=== Goal of the exercise ===
State how many lines in the rows below contain the string "camera", giving only the number.
── Entries supplied ──
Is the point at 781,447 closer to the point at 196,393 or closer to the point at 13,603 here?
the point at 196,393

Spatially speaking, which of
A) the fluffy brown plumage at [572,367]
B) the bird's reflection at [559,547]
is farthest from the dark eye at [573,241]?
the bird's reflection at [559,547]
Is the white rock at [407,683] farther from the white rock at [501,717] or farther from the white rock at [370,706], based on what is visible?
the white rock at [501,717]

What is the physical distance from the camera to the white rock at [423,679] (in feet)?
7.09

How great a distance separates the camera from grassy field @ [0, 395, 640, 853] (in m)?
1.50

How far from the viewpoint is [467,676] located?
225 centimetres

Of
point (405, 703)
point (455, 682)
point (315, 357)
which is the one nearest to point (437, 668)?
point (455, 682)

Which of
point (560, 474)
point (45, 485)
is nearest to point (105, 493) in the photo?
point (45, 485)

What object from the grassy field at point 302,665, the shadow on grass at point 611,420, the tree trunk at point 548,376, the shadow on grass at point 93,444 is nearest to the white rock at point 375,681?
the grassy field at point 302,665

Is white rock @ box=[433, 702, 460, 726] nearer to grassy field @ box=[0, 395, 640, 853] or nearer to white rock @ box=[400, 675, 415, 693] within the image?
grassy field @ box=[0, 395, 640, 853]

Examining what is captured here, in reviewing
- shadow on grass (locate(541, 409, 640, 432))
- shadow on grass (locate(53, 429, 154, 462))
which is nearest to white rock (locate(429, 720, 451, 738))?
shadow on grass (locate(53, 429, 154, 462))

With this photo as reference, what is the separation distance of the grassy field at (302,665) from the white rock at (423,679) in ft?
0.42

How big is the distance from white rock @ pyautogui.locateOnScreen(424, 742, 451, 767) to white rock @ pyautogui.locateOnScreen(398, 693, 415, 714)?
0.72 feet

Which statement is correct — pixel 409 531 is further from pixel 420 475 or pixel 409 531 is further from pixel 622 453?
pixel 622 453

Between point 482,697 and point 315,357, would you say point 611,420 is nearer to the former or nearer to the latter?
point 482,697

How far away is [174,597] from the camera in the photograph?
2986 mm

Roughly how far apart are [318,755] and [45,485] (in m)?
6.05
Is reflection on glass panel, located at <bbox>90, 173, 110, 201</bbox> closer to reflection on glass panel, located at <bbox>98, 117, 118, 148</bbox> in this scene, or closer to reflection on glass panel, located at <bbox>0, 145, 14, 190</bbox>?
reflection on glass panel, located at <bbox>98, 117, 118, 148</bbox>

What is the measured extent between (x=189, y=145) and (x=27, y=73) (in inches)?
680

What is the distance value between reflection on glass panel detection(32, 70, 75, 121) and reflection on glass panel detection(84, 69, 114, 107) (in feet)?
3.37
───
── Entries supplied ──
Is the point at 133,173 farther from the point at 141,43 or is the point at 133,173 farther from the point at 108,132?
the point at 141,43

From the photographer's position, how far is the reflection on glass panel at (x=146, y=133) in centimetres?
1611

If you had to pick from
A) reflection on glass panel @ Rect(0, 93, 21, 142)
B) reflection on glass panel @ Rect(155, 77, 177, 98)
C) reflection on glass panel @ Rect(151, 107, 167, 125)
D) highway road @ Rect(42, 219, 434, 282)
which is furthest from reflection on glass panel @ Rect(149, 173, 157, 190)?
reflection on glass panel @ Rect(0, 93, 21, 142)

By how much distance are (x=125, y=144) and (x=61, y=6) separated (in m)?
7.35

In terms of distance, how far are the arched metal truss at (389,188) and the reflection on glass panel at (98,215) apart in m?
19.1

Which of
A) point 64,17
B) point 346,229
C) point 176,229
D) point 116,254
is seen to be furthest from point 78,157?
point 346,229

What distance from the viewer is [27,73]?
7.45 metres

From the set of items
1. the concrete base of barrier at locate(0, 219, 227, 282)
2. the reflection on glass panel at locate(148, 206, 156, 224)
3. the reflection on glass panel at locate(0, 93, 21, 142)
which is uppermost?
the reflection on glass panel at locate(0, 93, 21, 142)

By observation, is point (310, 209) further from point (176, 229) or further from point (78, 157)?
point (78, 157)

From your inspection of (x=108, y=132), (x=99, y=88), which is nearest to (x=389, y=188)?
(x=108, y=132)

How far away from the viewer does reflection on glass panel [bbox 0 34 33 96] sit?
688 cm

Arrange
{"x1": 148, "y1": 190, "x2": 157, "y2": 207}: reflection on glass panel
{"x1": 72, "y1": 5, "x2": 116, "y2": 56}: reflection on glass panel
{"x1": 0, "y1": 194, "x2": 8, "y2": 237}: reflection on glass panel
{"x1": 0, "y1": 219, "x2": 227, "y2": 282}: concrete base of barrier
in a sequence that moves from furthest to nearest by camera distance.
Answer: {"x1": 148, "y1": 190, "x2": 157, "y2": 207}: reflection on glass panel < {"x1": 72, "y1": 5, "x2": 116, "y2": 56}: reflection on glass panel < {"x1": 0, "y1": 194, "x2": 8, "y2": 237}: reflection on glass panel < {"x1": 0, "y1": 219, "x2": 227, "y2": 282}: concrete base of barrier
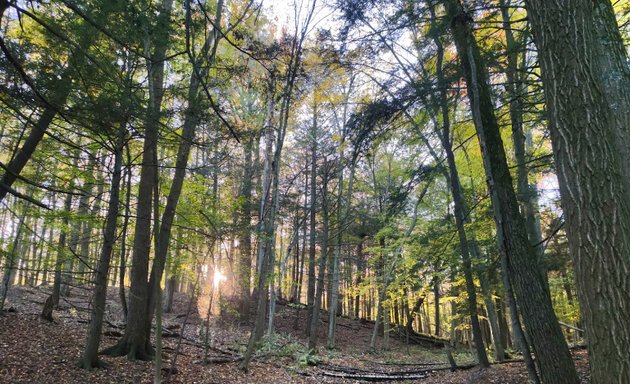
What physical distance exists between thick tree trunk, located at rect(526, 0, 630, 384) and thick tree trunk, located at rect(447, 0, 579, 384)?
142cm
───
=== Result ===
4